Post by Amanda Engineer

In October 1962 the Tavistock Institute of Human Relations issued a consumer study report: ‘Birds Eye fish fingers: A preliminary assessment of housewives’ attitudes to fish fingers’.

Arghh!!!! Mention fish fingers and I am instantly transported back to my childhood, hearing my Mum’s familiar Friday night refrain, “Eeeeat it! It’s good for you!”

I hated fish fingers. I did not look forward to fish-on-Friday dinners, being always the last one to leave the table, loath to swallow that tasteless white flaky matter covered in dry orange crumbs. But my Mum was adamant that I ingest this nutritious substance, for my own well-being and because to waste it was wrong. I couldn’t leave the table until I had eaten them. So there I sat, whilst my Dad and two sisters were free to watch Hawaii Five-0 on the television, the sound of that groovy opening theme music wafting to my ears only increasing my sense of injustice, self-pity and resentment towards the inventor of fish fingers.
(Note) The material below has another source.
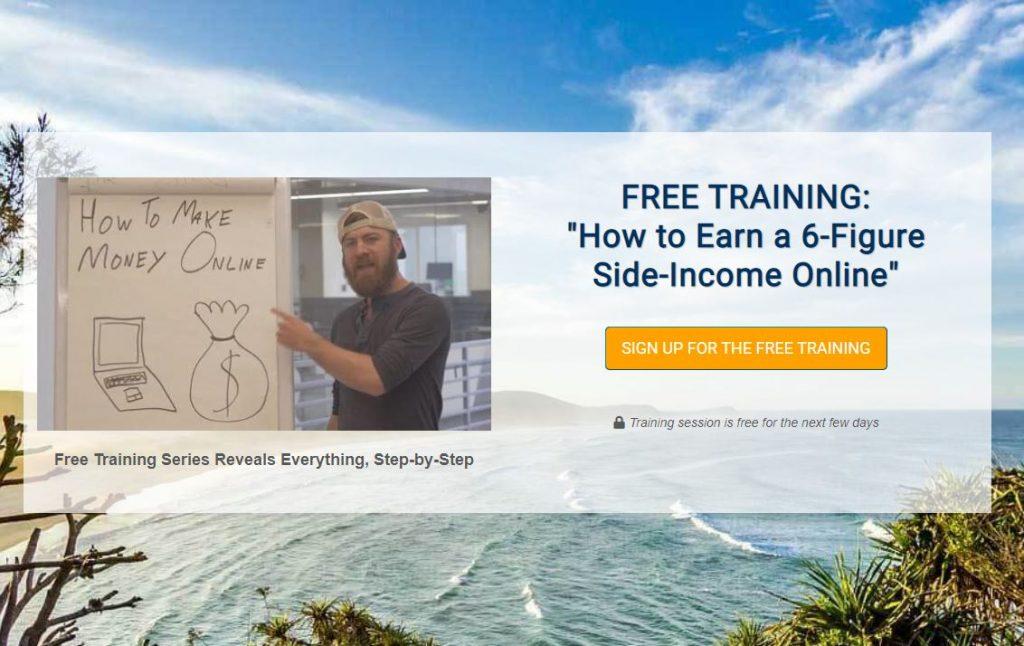 Earn Money Online $200/day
When the Tavistock Institute conducted its research the fish finger was seven years old (see: http://www.mirror.co.uk/news/uk-news/50-years-of-the-fish-finger-558853). Yes, 1955, the year of ‘Britain’s Big Freeze’; the year that Kim Philby is revealed as the ‘Third Man’ in the Cambridge spy ring of Burgess and McLean; when Ruth Ellis is the last woman in England to be hanged; when Ealing Studios releases The Lady Killers (segue intended!); the year The Seven Year Itch is released; AND Clarence Birdseye starts selling frozen cod covered in bread crumbs!

But by 1962 all was not well. In response to concerns that the market for frozen fish products was declining, Tavistock Institute researchers, on behalf of Birds Eye Foods, looked into housewives’ attitudes to the weight and number in the packet, size and general appearance, colour pre and post cooking and package design. Their method was to recruit a number of housewives to attend discussion sessions in Putney, Wimbledon and Hammersmith, London. After a conversation on fish products in general and fish fingers in particular each group had to comment on four uncooked brands of fish fingers and then to taste and report on the same brands of cooked fish finger. Lastly packaging of the four brands was displayed and comments invited about the design. At the end each brand was revealed.
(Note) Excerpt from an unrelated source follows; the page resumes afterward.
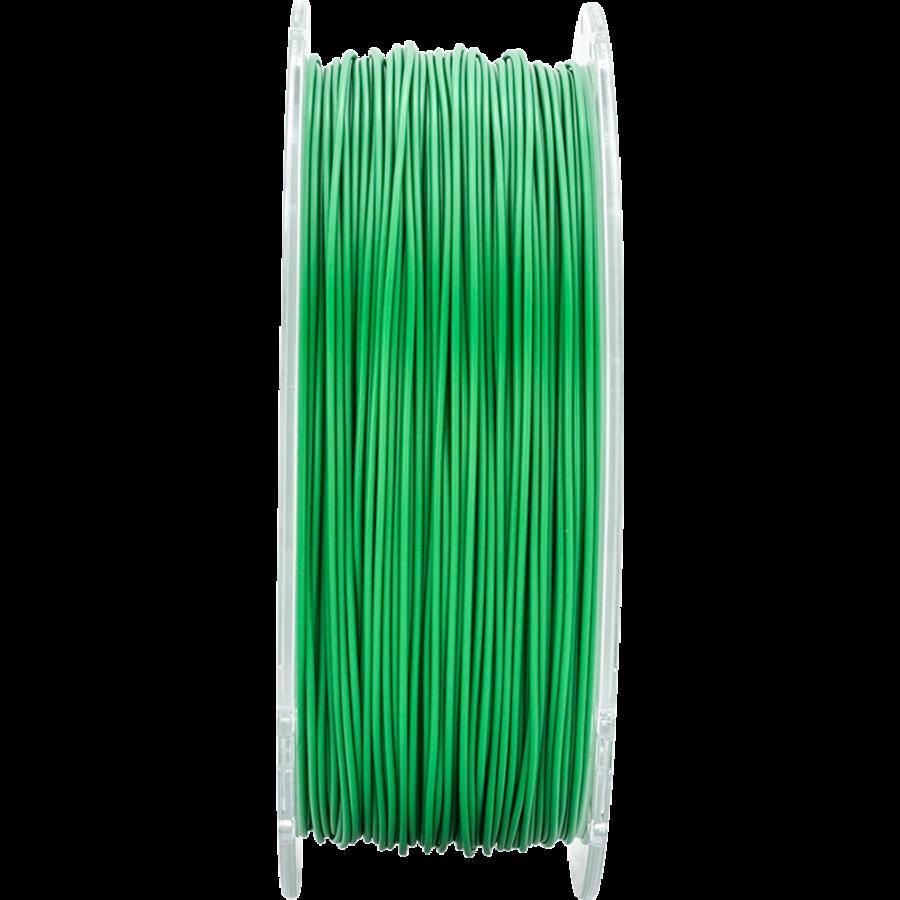 Polymaker PolyLite PLA - Groen-3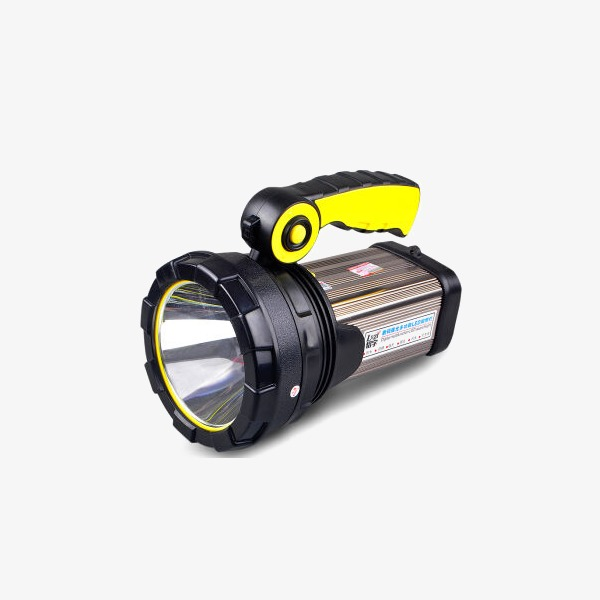 Lu Word Searchlight Remote Outdoor Lighting Flashlight Product Kind Xenon Lights Png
Some of the results about weight, numbers in packets, size, shape, colour and coating were potentially useful towards market research. However, what interested me most about this report are the evident concerns and anxieties of these housewives, many of which I feel still resonate with today’s consumer. For example, inefficient storage or turnover, thawing on the way home,the effect of freezing on the nutritional value of the food; and specifically towards fish fingers, a deterioration in taste, meaty content and size. Whilst some considered them value for money convenience foods with body building potentialities, many expressed feelings of guilt about the economies of preparation, possible unsuitability for the ‘man of the house’ and their being a poor, artificial substitute for fresh fish.

In my Mum’s favour I can report that our ‘man of the house’, was sometimes given a piece of (frozen) battered fish instead of fish fingers, which was at least a nod to fresh fish. She was after all balancing the need to provide food with nutrients with the need to run a household of three screaming girls! In our family you ate what was put before you and there was no expectation of, or sense of entitlement to, a meal catering for your individual tastes. Visiting a friend’s house for ‘tea’ one evening I was inwardly amazed to see that my friend’s Mum did exactly that – the height of privilege in my view!
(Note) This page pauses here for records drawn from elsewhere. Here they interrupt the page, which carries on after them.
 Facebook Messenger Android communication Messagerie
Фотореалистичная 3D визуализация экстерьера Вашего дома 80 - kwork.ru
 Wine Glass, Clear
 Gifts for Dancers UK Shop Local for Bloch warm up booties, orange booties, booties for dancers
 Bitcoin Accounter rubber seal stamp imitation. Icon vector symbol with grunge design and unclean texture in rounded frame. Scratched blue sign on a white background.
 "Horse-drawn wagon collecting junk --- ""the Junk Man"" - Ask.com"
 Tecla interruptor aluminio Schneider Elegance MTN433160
On Friday nights my only consolation in knowing it was fish fingers for dinner was knowing that at least it was not the dreaded fish cakes. I am not talking about today’s scrumptious offerings containing salmon, potato, onions and herbs, but the packaged frozen ones which were little more than patties of encrusted sawdust! These days fish is something I eat a lot of, and enjoy. But it took a long time to tempt me to the scaly ones and I confess I would still rather go hungry than eat fish fingers.

amanda-engineer

Me at my birthday party aged about 8 years old. I think I have a chipstick in my mouth – far tastier than the dreaded fish-fingers.

The ‘Bird Eye Fish Fingers’ report is catalogued as part of the Tavistock Institute Registered Document series recently made available to researchers in the Wellcome Library (item reference: SA/TIH/B/1/2/2).